3–5 players including a Game Master | 2–4 hours | Adult

The Miasma of Miswell Hill is a scenario for The Between, Jason Cordova’s tabletop roleplaying game of Victorian monster-hunting published by the Gauntlet. In The Between, players take the role of investigators based at Hargrave House, tasked with neutralising supernatural threats in a London that Scotland Yard cannot or will not address. In this scenario, the investigators are dispatched to Miswell Hill, a densely populated working-class rookery, a labyrinth of crumbling slums, blind alleys, and stinking culverts, following the disappearance of a clergyman sent to investigate a toxic fog that rises from the drains and appears to kill those it envelops. The central question the scenario poses is whether the Miasma is of human or non-human origin, with two branching resolution paths: exposing a dastardly industrial scheme, or befriending, banishing, or pacifying a vengeful non-human entity, the spirit of the suppressed underground river, Tamesas, mother of rivers. The scenario is populated with historically resonant characters including Chartist organisers, a pseudoscientific eugenicist, and a Prussian surveyor compiling notes on the conditions of the working class for a forthcoming manifesto.
The Miasma of Miswell Hill situates ecological harm at the intersection of industrial capitalism and class exploitation, resisting the tendency in Victorian Gothic horror to displace environmental damage onto the supernatural. The Miasma is ambiguous by design: it may be the product of industrial pollution — toxic dyes from an upriver mill, pseudo-scientific experimentation on the bodies of the poor — or the rage of a pre-modern river deity whose course has been bricked over, profaned, and driven underground by the expanding city. In either case, the scenario refuses to separate ecological from social harm: the rookery’s residents are exposed to the Miasma precisely because they are economically marginalised, and the forces that poison the land are the same forces that exploit its workers.
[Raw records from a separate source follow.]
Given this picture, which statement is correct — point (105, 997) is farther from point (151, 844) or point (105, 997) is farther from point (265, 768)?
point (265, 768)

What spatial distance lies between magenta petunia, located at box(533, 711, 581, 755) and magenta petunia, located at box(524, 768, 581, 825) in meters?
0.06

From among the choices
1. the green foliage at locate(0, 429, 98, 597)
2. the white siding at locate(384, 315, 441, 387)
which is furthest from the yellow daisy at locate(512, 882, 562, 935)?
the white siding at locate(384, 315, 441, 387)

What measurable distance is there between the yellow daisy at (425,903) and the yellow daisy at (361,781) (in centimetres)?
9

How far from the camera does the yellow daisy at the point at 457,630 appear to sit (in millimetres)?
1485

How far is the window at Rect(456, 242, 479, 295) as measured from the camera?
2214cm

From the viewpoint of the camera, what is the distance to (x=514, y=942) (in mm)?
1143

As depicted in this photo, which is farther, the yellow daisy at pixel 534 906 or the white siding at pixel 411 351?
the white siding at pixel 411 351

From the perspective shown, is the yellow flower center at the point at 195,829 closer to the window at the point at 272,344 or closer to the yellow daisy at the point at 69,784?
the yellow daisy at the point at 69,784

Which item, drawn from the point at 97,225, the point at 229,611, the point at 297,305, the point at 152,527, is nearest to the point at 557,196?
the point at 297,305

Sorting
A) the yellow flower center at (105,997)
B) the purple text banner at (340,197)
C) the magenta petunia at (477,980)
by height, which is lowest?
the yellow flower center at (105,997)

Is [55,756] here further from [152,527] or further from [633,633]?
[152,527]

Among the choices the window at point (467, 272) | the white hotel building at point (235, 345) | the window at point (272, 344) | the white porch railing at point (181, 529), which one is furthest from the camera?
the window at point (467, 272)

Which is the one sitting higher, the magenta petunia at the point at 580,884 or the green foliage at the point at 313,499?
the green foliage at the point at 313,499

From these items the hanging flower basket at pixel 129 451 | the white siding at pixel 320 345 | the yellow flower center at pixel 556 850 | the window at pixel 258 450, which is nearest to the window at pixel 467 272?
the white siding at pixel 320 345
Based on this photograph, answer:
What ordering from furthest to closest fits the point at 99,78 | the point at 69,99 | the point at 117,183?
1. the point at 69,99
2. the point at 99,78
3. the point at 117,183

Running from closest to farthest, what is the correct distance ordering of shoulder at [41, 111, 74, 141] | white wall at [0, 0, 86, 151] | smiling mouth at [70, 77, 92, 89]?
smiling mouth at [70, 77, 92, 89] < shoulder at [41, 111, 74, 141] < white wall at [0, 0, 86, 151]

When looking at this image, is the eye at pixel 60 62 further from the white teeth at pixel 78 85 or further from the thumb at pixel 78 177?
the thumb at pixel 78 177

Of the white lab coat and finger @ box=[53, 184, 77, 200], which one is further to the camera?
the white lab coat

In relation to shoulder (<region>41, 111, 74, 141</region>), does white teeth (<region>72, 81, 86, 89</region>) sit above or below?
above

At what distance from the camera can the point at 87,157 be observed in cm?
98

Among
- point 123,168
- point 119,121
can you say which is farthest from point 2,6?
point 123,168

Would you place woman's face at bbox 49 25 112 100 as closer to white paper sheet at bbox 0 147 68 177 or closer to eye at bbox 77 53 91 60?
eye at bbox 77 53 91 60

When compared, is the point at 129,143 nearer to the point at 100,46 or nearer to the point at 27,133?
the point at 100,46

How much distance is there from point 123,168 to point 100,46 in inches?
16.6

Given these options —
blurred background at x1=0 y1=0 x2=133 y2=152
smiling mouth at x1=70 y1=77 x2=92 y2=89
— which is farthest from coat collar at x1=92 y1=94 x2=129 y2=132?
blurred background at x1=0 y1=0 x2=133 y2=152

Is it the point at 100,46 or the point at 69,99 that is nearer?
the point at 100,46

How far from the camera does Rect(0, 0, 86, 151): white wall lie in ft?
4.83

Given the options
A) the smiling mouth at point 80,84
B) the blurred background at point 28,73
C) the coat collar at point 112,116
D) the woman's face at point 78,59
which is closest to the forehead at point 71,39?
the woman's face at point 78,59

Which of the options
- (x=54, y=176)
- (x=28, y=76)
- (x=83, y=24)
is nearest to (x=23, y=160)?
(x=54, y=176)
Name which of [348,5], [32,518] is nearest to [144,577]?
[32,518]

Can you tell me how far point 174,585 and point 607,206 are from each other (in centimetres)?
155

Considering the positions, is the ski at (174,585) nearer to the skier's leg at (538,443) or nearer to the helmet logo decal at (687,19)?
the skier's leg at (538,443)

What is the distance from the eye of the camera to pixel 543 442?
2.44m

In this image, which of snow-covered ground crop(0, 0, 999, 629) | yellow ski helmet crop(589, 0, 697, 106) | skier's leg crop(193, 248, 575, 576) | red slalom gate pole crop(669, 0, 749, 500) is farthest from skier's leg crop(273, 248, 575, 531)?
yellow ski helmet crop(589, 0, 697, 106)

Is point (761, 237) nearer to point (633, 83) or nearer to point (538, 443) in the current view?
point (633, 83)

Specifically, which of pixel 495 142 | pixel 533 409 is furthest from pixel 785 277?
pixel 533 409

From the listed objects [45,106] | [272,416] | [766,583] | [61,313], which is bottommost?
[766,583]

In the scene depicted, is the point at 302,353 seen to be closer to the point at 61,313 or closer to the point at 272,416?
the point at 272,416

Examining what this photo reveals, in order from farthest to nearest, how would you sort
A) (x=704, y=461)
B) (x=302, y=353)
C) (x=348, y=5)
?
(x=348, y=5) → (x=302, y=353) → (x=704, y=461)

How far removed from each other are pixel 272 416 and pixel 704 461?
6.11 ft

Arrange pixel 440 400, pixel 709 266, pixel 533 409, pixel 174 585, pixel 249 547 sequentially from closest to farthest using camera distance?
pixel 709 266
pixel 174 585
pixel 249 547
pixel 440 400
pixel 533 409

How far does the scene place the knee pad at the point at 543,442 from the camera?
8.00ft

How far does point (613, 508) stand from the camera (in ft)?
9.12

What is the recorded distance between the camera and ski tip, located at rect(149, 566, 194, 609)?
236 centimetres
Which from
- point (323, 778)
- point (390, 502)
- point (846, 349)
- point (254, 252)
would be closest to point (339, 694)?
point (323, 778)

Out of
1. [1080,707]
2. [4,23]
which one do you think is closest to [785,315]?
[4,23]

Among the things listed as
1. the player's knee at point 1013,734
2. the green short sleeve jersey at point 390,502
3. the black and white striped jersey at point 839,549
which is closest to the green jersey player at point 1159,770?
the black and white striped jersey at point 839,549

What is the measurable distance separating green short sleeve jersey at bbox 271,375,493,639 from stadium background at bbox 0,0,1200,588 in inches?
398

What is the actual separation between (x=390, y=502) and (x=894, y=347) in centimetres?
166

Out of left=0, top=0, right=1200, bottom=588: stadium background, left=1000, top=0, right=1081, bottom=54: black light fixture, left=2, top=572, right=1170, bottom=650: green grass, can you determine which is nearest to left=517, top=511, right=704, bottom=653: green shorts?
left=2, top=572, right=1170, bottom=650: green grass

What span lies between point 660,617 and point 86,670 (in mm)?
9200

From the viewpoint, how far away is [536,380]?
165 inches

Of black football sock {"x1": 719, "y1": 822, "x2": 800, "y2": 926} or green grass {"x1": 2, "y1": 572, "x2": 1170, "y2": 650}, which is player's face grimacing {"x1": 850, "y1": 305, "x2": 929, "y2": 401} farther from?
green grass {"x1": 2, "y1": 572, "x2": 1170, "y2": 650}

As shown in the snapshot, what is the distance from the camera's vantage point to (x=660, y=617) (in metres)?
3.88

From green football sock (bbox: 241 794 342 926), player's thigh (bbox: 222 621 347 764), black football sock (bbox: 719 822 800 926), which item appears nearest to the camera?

This connection is built into the scenario’s ‘Moments’, which are brief sensory prompts for the GM that make visible the non-human lives entangled in the rookery: the briefly emergent underground stream, the dead raven, the pigs in their bare backyard with ‘intelligence palpable in their eyes.’ The non-human origin path is particularly ecologically generative: the Stone of Tamesas, awarded if the river entity is befriended rather than defeated, gives the investigator the ability to commune with London’s rivers, positioning the waterways as agents with memory, grievance, and knowledge rather than as resources or hazards. The Miasma itself is described as ‘near-sentient’, capable of ambush and pursuit, and its inhalation transmits ‘alien feelings of anger and resentment at the mistreatment of the natural world’, making the body of the investigator a site of ecological contact and unwilling empathy. Mechanically, the scenario embeds this in The Between‘s branching Question structure, which requires investigators to move through layers of complexity before resolution, slowing down the extractive logic of the monster-hunt and replacing it with interpretive attentiveness to the entangled human and more-than-human histories of the landscape. This is ecohorror that, in the terms developed by Timothy Morton (2016), generates ‘dark ecology’ rather than ecophobia: the scenario does not position nature as a monster to be defeated, but as a damaged world that players must learn to read, respond to, and take responsibility within.
References
- Estok, S. 2018. The Ecophobia Hypothesis. London: Routledge.
- Germaine, C. 2023. ‘Dark Forests and Doomed Adventurers: An Ecocritical Reading of Horror Roleplaying Games’. In Torner, E. et al. (eds.) GENeration Analog 2021 Proceedings. Pittsburgh: ETC Press, pp. 129–139.
- Morton, T. 2016. Dark Ecology: For a Logic of Future Coexistence. New York: Columbia University Press.